What the task requires - Exact copy required. Repeat the records, but keep the pictures out.

::::

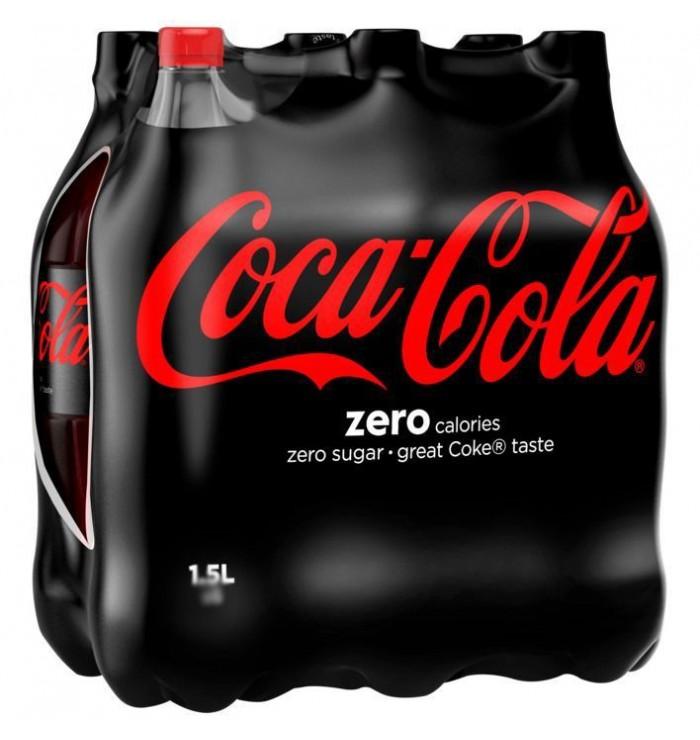 pack bouteilles COCA-COLA - Zéro sucres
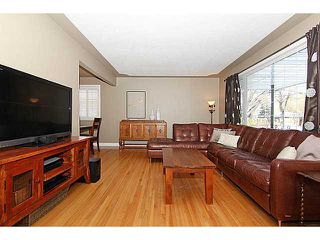 Photo 4: 3119 35 Avenue SW in CALGARY: Rutland Park Residential Detached Single Family for sale (Calgary)  : MLS®# C3591829
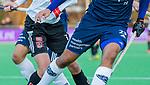 AMSTELVEEN - reclame, advertising, kleding, sponsoren, sponsor,   tijdens de competitie hoofdklasse hockeywedstrijd heren, Pinoke-Amsterdam (1-1)   COPYRIGHT KOEN SUYK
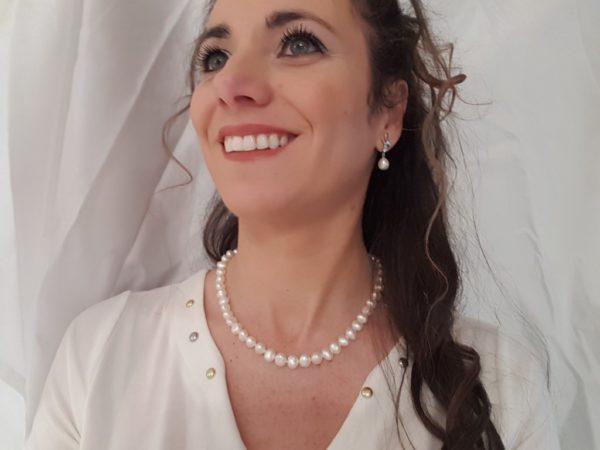 witte barokke parels
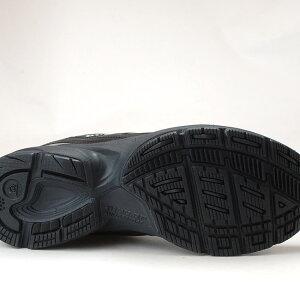 【送料無料】ダンロップマックスランライトDM153メンズスニーカーブラックベージュホワイトグレーシルバーネイビー24.5〜30.0cmDUNLOPMAXRUNLight4E幅広軽量防水撥水加工ランニングウォーキングシューズダッドスニーカー靴(1903)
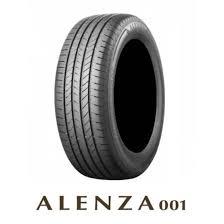 リコール2021.1 ブリヂストン ALENZA001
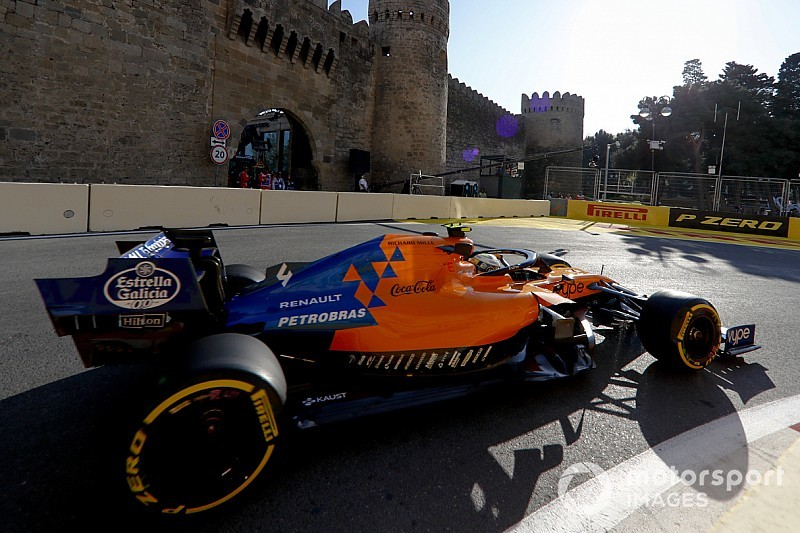 McLaren: il presidente Bolsonaro vuole chiudere la sponsorizzazione Petrobras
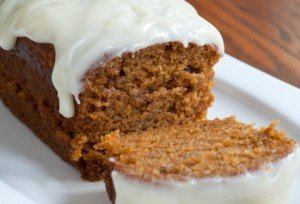 pumpkin bread mary ellen taylor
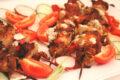 Kebab vegano di funghi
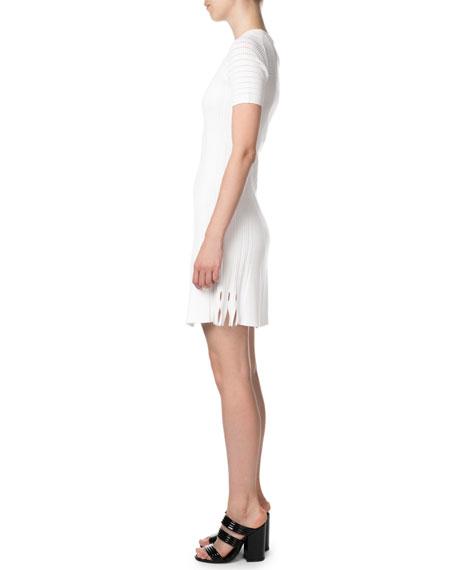 Kenzo Lace Knit Short-Sleeve Keyhole Short Dress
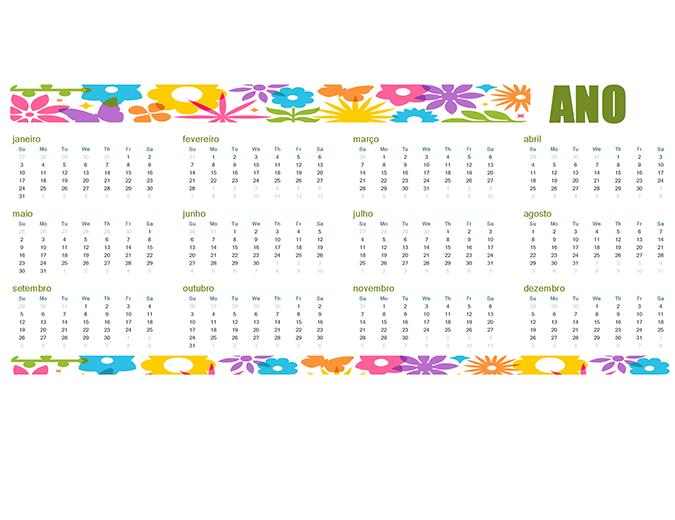 Calendário para qualquer ano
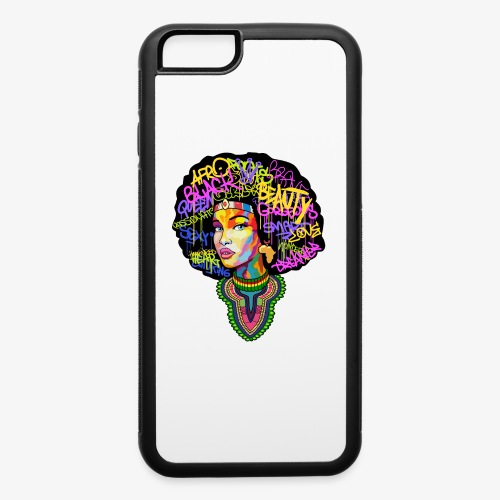 Afro Queen Dashiki - iPhone 6/6s Rubber Case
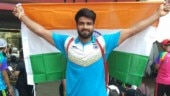 Asian Para Games 2018: Sandeep Chaudhary bags India's first gold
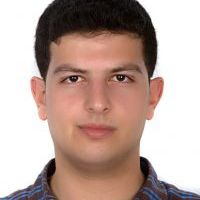 Tutor - Ahmed A. id:15098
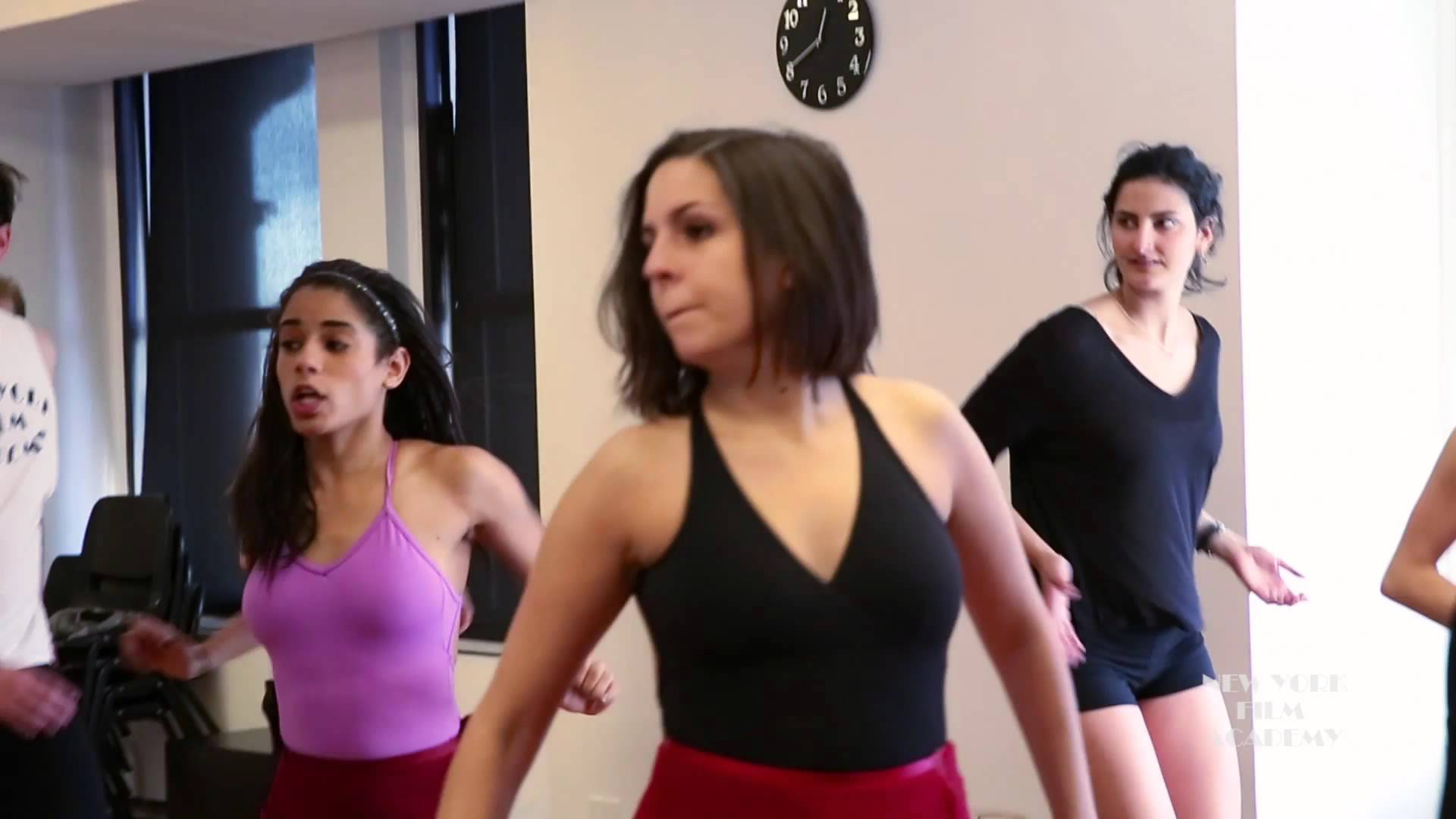 New York Film Academy Musical Theatre School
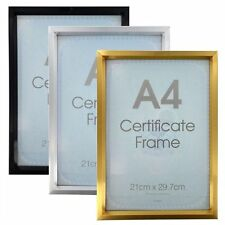 A4 Certificate Photo Picture Frames Poster Gold Silver Black NEW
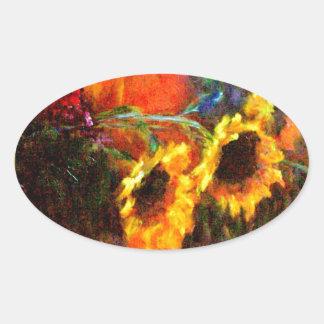 Sunflowers & Pumpkin Painting  by Sharles Sticker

::::

Result of the task -
 pack bouteilles COCA-COLA - Zéro sucres
 Photo 4: 3119 35 Avenue SW in CALGARY: Rutland Park Residential Detached Single Family for sale (Calgary)  : MLS®# C3591829
 AMSTELVEEN - reclame, advertising, kleding, sponsoren, sponsor,   tijdens de competitie hoofdklasse hockeywedstrijd heren, Pinoke-Amsterdam (1-1)   COPYRIGHT KOEN SUYK
 witte barokke parels
 【送料無料】ダンロップマックスランライトDM153メンズスニーカーブラックベージュホワイトグレーシルバーネイビー24.5〜30.0cmDUNLOPMAXRUNLight4E幅広軽量防水撥水加工ランニングウォーキングシューズダッドスニーカー靴(1903)
 リコール2021.1 ブリヂストン ALENZA001
 McLaren: il presidente Bolsonaro vuole chiudere la sponsorizzazione Petrobras
 pumpkin bread mary ellen taylor
 Kebab vegano di funghi
 Kenzo Lace Knit Short-Sleeve Keyhole Short Dress
 Calendário para qualquer ano
 Afro Queen Dashiki - iPhone 6/6s Rubber Case
 Asian Para Games 2018: Sandeep Chaudhary bags India's first gold
 Tutor - Ahmed A. id:15098
 New York Film Academy Musical Theatre School
 A4 Certificate Photo Picture Frames Poster Gold Silver Black NEW
 Sunflowers & Pumpkin Painting  by Sharles Sticker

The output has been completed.